PROBLEM STATEMENT: Reproduce only the lines from the one containing "From pixel 242" through the end of the material, inclusive, with "camera" replaced by "lens" and everything else unchanged.

DATA EXTRACT:
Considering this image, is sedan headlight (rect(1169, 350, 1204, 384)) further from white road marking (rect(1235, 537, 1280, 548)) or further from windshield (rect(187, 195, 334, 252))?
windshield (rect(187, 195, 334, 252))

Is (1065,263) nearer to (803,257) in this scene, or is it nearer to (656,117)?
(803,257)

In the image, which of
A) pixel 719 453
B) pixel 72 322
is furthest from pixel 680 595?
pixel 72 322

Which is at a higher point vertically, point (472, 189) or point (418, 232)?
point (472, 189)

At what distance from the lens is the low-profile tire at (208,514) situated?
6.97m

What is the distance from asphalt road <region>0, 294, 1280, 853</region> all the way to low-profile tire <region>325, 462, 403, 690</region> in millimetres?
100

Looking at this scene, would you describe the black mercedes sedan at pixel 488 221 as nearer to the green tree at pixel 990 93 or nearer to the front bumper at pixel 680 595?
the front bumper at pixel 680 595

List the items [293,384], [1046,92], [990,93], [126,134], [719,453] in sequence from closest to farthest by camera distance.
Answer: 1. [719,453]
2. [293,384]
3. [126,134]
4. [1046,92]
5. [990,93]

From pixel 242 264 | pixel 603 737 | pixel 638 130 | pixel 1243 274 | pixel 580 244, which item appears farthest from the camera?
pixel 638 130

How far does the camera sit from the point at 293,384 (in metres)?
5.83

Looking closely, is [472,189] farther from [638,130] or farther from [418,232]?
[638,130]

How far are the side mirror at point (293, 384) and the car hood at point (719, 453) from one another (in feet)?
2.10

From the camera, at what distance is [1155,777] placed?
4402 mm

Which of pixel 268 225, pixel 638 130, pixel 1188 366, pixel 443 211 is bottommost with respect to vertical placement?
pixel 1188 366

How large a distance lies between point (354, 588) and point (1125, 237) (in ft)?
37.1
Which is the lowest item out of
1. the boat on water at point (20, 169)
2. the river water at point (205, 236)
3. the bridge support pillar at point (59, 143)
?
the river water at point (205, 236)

WRITTEN SOLUTION:
From pixel 242 264 | pixel 603 737 | pixel 638 130 | pixel 1243 274 | pixel 580 244, which item appears farthest from the lens?
pixel 638 130

How far does the lens sit from the point at 293,384 (in metres)?
5.83

Looking closely, is [472,189] farther from [638,130] or farther from [418,232]?
[638,130]

How far are the side mirror at point (293, 384) and the car hood at point (719, 453) from one another (in feet)?
2.10

From the lens, at what distance is [1155,777] placed?
4402 mm

Which of pixel 268 225, pixel 638 130, pixel 1188 366, pixel 443 211 is bottommost with respect to vertical placement?
pixel 1188 366

How large a distance lies between point (354, 588) and point (1125, 237) (in ft)?
37.1
Which is the lowest item out of
1. the boat on water at point (20, 169)
2. the river water at point (205, 236)
3. the bridge support pillar at point (59, 143)
?
the river water at point (205, 236)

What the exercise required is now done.